Néanmoins, le Vieux Continent ne reste pas inactif sur la question de l’exploitation numérique et, à la surprise générale, ce sont les salles indépendantes qui sont en train de lancer les premiers programmes d’équipement. Ainsi, dans un esprit de pionnier, le réseau de salles Europa Cinéma (1200 écrans) va équiper, grâce au soutien du Programme Media plus de 20 salles d’ici fin 2004 (la première en octobre 2003 au Portugal) et 50 à 60 en 2005. D’après son directeur général, Claude-Eric Poiroux, "on peut rêver d’une meilleure circulation des films européens car un exploitant pourrait passer directement un contrat avec un producteur (s’il n’y a pas de distributeur pour le film dans son pays) et le problème du transport serait résolu par le numérique (de 20 kilos la copie à 200 grammes sur support physique ou immatériel via satellite)". A noter que pour cette opération d’équipement baptisé projet ADN, la Commission européenne finance 50 pour cent du projecteur numérique que le fabricant Barco vend en leasing à l’exploitant.

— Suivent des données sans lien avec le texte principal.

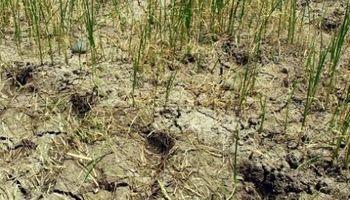Tres millones de has. en China muy contaminadas para sembrar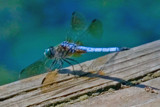 Dragon Fly by photog024, photography->insects/spiders gallery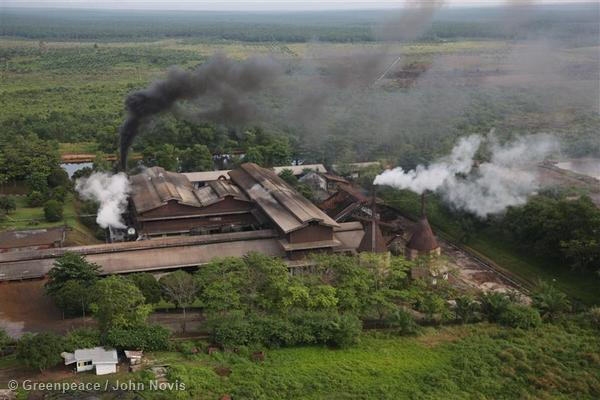 Palm oil industry facilities in Riau.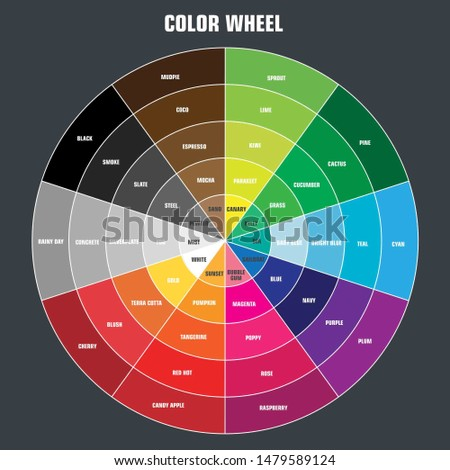 Vector icon color wheel palette. Image graphic design color wheel diagram in flat style. Illustration color wheel color names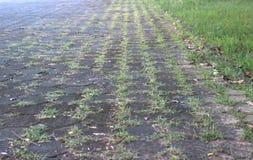 Walkway brick block. Walkway brick block have grass in public park Stock Photography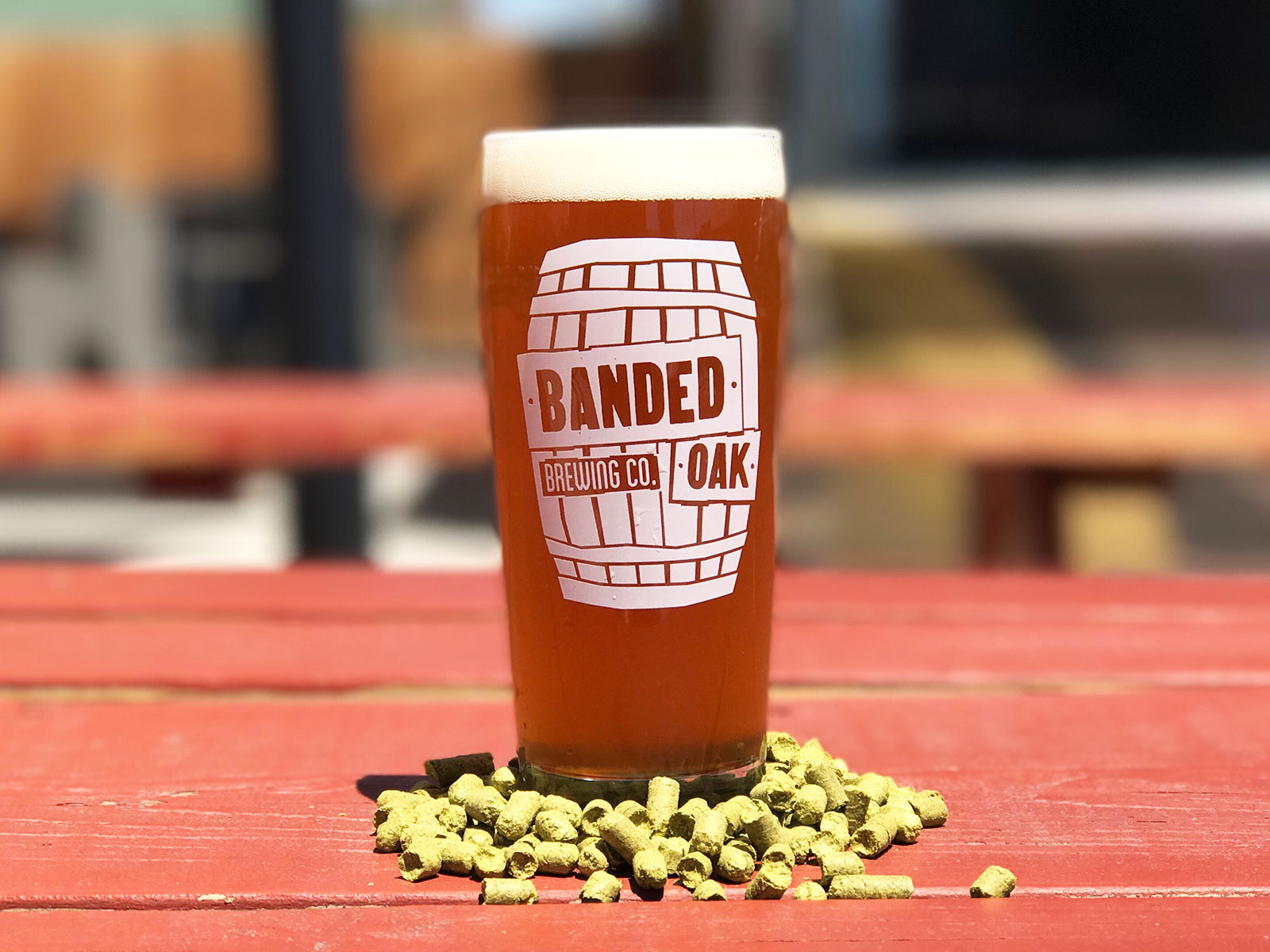Three Very Good Denver Breweries The Locals Don't Want You to Know About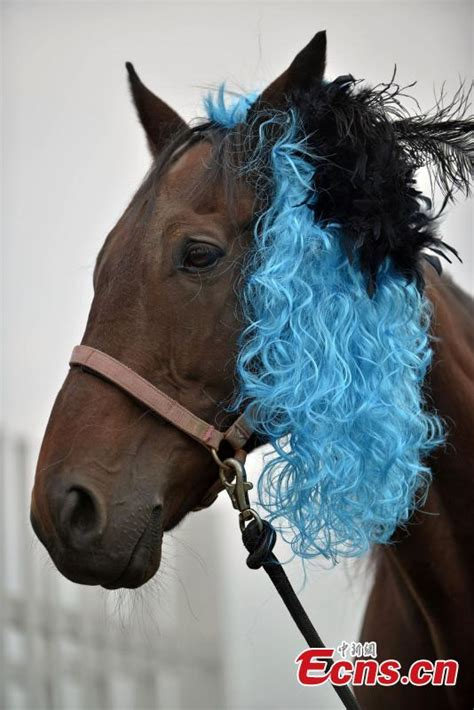 hairstyles for horses horses get prepared for racing with fashion hairstyles 2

La seconde expérience va se dérouler au Royaume-Uni où le British Film Council a décidé d’investir 50 millions de livres sterling pour équiper en numérique 150 cinémas (250 salles) afin de rendre plus visibles les films les films étrangers (autres qu’américains). Selon John Woodward, le directeur général du BFC, l’objectif est "d’abaisser le coût très élevé des copies afin de promouvoir la diversité cinématographique".
Ces tests perçus comme des avancées intéressantes par les cinéastes de l’ARP qui ont appelé à ne pas céder à l’immobilisme, ne masquent cependant pas à leurs yeux "les risques de concentration et d’uniformisation liées à cette nouvelle technologie" qu’il faut impérativement normaliser et réguler. Une conclusion partagée par les prestataires comme les Laboratoires Eclair et LTC qui ont lancé un cri d’alarme en révélant que le segment de la copie était le seul rentable dans leur secteur et que la diffusion massive du numérique anéantirait la technicité française dans les domaines de la fabrication et de la post-production. Avec un avertissement à la clé: que le monde du cinéma se méfie des grands méchants loups comme France Télécom, Barco, Boeing et Microsoft!.